Unlike their eastern neighbours, they disputed the Roman occupation of their land. There is enough evidence of forts and 1st century conflicts to be sure of this, although the determination to oppose conquest may have varied between communities. The people of Purbeck seem to have been rewarded for providing a safe harbour and the bridge-head at Hamworthy. Their economy blossomed after the invasion. Other communities may have fought but soon capitulated.
It has already been noted that the evidence for conflict varies between areas. This evidence is limited to a scatter of ballista bolts at Hod Hill and across Cranborne Chase. The burial of the war dead was carried out with dignity at Maiden Castle but in contrast, the bodies found at Ham Hill and South Cadbury were thrown into ditches or left to rot where they fell. Forts at Hod, Waddon, Lake Farm, South Cadbury, Ham Hill, Ilchester and probably Dorchester were generally occupied until the mid 60s AD.
The subtle indoctrination of Roman culture into the Durotrigan communities is revealed in the archaeological record by the decrease in distinctive Iron Age traits. Continuity of settlement into the Roman period is generally found, although some disruption may have taken place in south Somerset during the late 1st and early 2nd centuries (Tabor 2004b, 92).
The Latest Iron Age riverside settlements at Ilchester, Dorchester, Crab Farm, Iwerne valley and perhaps the Bury all continue to be occupied until the late 4th century. Sometimes settlements and farmsteads became small towns or high status villas while others remained comparatively undeveloped.

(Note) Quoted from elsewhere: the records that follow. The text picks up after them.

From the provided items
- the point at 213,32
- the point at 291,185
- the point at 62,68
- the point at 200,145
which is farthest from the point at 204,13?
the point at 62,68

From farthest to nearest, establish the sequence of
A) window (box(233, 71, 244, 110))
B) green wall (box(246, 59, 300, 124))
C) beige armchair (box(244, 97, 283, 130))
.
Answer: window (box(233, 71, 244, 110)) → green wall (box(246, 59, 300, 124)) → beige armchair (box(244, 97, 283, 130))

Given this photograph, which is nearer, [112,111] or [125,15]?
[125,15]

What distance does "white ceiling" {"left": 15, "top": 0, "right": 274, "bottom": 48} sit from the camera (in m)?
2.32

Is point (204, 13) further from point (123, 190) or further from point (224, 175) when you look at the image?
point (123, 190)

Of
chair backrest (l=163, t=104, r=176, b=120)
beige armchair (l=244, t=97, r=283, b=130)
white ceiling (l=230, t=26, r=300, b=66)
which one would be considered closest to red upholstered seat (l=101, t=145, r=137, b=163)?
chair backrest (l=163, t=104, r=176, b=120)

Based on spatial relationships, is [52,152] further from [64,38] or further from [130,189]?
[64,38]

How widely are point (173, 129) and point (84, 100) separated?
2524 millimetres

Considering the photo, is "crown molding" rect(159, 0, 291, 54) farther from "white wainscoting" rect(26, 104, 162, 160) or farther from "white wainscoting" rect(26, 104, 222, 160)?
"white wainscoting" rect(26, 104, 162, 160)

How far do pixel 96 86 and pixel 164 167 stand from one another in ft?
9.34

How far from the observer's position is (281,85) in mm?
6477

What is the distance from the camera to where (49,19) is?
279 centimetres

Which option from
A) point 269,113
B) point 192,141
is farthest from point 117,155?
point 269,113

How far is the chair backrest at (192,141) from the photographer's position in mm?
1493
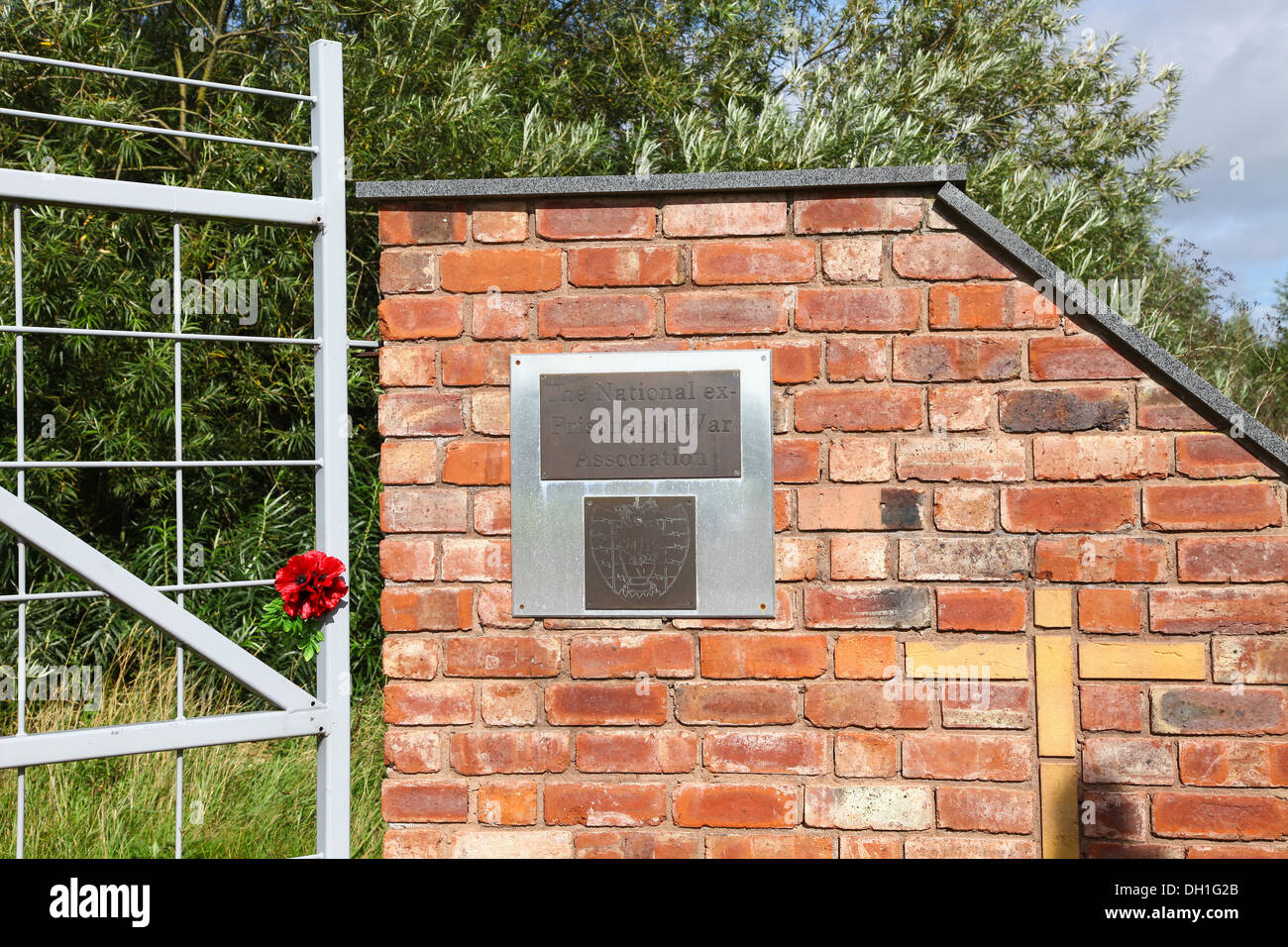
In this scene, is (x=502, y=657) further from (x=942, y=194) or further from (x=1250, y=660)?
(x=1250, y=660)

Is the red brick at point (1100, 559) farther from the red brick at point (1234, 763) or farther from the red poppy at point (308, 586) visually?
the red poppy at point (308, 586)

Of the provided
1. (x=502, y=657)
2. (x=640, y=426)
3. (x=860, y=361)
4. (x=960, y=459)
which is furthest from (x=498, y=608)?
(x=960, y=459)

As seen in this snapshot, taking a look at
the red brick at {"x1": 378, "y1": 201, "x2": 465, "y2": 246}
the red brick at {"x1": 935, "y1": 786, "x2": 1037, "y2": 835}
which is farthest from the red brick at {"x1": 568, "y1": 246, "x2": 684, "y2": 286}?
the red brick at {"x1": 935, "y1": 786, "x2": 1037, "y2": 835}

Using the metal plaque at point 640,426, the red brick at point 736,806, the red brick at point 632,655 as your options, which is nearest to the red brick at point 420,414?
the metal plaque at point 640,426

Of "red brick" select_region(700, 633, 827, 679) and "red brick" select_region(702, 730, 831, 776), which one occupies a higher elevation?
"red brick" select_region(700, 633, 827, 679)

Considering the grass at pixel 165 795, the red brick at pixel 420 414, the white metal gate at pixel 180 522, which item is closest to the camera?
the white metal gate at pixel 180 522

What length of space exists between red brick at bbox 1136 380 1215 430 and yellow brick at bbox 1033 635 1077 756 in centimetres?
54

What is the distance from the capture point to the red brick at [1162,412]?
2209 mm

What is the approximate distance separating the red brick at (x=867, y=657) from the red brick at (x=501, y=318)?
1.09 metres

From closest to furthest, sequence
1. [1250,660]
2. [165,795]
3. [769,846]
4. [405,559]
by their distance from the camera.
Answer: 1. [1250,660]
2. [769,846]
3. [405,559]
4. [165,795]

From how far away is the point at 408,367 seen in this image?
2.40 meters

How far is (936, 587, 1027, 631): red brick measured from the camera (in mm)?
2246

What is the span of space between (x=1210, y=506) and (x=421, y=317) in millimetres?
1928

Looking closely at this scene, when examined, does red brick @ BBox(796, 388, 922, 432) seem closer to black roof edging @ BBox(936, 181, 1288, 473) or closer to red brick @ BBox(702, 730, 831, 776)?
black roof edging @ BBox(936, 181, 1288, 473)
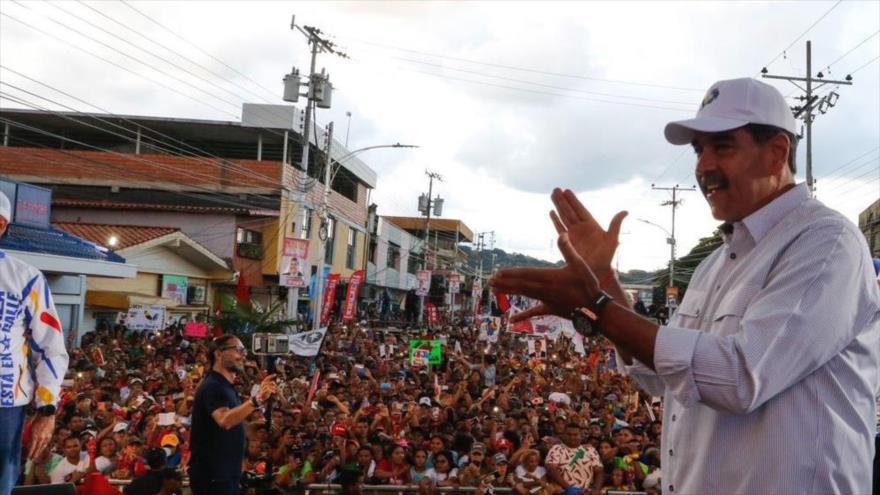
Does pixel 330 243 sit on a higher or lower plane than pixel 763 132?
higher

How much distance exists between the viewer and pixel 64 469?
317 inches

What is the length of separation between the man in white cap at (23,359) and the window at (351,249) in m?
37.9

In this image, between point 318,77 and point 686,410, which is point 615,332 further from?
point 318,77

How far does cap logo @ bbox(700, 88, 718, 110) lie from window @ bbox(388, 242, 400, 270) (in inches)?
1997

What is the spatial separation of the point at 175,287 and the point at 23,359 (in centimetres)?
2365

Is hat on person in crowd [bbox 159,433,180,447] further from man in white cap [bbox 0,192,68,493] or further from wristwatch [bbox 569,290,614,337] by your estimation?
wristwatch [bbox 569,290,614,337]

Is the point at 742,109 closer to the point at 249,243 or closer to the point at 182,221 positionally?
the point at 249,243

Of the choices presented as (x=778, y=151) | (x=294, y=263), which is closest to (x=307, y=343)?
(x=294, y=263)

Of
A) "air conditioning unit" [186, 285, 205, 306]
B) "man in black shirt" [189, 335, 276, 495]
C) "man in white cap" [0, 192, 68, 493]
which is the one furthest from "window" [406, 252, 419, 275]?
"man in white cap" [0, 192, 68, 493]

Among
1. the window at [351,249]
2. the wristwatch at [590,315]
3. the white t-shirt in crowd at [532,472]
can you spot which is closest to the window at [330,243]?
the window at [351,249]

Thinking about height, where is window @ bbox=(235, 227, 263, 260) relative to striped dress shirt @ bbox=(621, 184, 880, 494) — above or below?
above

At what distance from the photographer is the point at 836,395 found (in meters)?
1.53

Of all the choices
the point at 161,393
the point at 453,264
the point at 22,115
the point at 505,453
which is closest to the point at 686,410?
the point at 505,453

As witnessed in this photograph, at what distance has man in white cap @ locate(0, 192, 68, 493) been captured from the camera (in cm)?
330
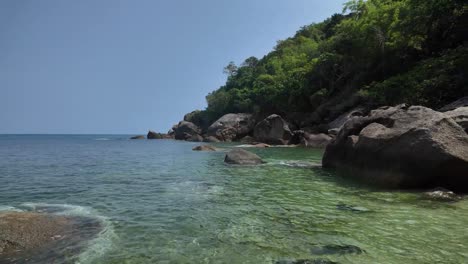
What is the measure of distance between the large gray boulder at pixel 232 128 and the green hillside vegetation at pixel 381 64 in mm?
3686

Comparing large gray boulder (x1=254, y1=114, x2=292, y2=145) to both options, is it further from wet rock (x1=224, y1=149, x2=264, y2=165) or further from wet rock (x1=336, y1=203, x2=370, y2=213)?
wet rock (x1=336, y1=203, x2=370, y2=213)

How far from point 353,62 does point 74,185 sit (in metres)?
41.2

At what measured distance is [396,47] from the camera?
123ft

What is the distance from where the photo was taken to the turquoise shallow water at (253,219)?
5.74m

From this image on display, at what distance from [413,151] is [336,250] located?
6886mm

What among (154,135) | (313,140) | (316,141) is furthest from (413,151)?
(154,135)

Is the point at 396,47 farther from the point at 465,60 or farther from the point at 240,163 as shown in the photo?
the point at 240,163

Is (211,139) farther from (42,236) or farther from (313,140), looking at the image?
(42,236)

Within Dorchester, the evidence from the excavation of numerous graves demonstrates that the Durotrigan burial rite continued well into the 2nd century. Even after this, when extended burials became more common than contracted, black burnished jars rather than more exotic pottery normally accompanied the dead and cremation remained a rare form of burial in the area (RCHM 1970a, 572).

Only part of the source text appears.